# Q-Learning Quick Start

This notebook demonstrates how to:
1. Load environments
2. Apply reward shaping
3. Train a Q-Learning agent
4. Visualize results

In [None]:
# Imports
import sys
from pathlib import Path

# Add project root to path
project_root = Path.cwd().parent
sys.path.append(str(project_root))

import numpy as np
import matplotlib.pyplot as plt
from env import load_environment, CustomRewardWrapper
from agents.q_learning.q_table import QTable
from agents.q_learning.utils import epsilon_greedy, decay_epsilon, evaluate_policy

## 1. Explore Environment

In [None]:
# Load CartPole environment
env = load_environment("CartPole-v1", seed=42)
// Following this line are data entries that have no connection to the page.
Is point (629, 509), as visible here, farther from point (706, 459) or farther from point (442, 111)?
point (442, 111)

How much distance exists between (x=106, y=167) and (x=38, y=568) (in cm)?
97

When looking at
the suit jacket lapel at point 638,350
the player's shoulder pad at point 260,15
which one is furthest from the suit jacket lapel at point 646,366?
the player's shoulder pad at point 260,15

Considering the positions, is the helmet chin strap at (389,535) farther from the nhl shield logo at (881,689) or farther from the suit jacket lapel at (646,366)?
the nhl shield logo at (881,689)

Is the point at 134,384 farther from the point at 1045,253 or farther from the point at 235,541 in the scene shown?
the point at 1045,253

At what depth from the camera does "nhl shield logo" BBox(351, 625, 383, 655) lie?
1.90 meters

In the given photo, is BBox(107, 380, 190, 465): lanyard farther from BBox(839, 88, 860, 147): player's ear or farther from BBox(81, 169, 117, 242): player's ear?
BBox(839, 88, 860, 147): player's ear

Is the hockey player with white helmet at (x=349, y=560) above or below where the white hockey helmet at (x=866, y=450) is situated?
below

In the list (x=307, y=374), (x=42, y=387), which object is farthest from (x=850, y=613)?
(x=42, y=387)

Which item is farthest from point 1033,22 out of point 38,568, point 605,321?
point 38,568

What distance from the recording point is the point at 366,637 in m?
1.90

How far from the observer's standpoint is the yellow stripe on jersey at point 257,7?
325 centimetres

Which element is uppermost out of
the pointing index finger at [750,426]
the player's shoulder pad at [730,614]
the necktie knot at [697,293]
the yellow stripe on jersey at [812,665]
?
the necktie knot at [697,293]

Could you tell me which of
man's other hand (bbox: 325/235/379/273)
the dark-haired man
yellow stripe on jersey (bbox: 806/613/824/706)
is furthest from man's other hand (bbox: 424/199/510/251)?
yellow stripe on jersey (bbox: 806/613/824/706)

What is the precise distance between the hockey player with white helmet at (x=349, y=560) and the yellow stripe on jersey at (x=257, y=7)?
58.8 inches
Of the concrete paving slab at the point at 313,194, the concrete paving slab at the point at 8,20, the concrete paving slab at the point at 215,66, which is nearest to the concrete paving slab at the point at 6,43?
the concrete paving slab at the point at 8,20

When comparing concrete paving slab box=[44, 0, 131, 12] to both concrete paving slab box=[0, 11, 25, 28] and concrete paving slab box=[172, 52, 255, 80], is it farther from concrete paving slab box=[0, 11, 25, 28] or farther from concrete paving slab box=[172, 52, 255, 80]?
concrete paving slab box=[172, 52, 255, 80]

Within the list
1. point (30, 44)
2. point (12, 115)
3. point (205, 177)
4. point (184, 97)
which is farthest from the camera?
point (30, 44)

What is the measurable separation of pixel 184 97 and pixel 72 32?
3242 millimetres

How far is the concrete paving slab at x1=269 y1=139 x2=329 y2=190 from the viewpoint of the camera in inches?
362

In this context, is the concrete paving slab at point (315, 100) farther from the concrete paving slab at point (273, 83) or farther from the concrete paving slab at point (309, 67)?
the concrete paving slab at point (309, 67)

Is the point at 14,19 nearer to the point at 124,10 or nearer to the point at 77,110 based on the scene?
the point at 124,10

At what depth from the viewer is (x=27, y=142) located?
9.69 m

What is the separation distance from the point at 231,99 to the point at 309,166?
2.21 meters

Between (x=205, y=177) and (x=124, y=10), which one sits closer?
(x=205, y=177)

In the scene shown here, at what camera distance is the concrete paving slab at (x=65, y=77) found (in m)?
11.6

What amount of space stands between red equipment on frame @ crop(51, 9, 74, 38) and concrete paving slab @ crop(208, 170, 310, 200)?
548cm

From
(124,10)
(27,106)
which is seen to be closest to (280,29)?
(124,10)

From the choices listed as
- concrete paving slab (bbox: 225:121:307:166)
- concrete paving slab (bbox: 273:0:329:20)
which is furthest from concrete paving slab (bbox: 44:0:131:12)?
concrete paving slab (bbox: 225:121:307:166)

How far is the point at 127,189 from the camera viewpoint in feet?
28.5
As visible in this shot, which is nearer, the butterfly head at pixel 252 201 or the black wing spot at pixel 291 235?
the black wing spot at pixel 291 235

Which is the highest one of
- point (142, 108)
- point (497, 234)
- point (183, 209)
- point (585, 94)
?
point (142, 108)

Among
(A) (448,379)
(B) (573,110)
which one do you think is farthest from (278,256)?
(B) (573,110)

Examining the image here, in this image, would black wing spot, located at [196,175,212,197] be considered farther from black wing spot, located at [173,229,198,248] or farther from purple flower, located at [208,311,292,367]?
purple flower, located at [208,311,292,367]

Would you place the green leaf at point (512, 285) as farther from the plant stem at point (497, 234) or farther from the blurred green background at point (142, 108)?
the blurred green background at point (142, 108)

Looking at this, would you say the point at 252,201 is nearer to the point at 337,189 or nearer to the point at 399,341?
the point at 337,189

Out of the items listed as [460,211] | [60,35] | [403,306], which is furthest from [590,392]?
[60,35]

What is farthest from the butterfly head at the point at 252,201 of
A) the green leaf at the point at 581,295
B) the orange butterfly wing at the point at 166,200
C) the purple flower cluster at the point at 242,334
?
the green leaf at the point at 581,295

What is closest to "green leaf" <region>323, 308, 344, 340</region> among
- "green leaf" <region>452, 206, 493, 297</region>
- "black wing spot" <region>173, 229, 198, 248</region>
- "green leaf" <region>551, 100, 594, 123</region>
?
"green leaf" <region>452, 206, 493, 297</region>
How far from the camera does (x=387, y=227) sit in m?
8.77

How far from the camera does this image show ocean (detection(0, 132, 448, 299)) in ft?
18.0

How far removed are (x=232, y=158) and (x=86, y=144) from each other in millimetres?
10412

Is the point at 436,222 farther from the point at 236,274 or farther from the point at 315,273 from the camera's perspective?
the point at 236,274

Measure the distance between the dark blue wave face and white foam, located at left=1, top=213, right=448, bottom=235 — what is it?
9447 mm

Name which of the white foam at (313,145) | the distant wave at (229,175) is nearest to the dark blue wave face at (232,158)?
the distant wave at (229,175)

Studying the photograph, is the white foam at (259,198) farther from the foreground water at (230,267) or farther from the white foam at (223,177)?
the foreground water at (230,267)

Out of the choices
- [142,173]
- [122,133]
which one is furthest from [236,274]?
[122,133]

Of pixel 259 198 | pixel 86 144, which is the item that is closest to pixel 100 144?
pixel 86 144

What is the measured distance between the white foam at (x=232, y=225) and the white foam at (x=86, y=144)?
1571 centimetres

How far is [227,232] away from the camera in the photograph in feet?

print(f"Observation space: {env.observation_space}")
print(f"Action space: {env.action_space}")
print(f"Number of actions: {env.action_space.n}")

In [None]:
# Test random agent
state, info = env.reset()
print(f"Initial state: {state}")

total_reward = 0
for step in range(10):
    action = env.action_space.sample()
    state, reward, terminated, truncated, info = env.step(action)
    total_reward += reward
    print(f"Step {step+1}: Action={action}, Reward={reward:.2f}, State={state}")
    if terminated or truncated:
        break

print(f"\nTotal reward: {total_reward}")

## 2. Apply Reward Shaping

In [None]:
# Compare default vs modified reward
env_default = load_environment("CartPole-v1", seed=42)
env_modified = CustomRewardWrapper(
    load_environment("CartPole-v1", seed=42),
    reward_type="bonus_center",
    env_name="CartPole-v1"
)

# Test one step
state_default, _ = env_default.reset()
state_modified, _ = env_modified.reset()

_, reward_default, _, _, _ = env_default.step(1)
_, reward_modified, _, _, _ = env_modified.step(1)

print(f"Default reward: {reward_default}")
print(f"Modified reward (bonus_center): {reward_modified}")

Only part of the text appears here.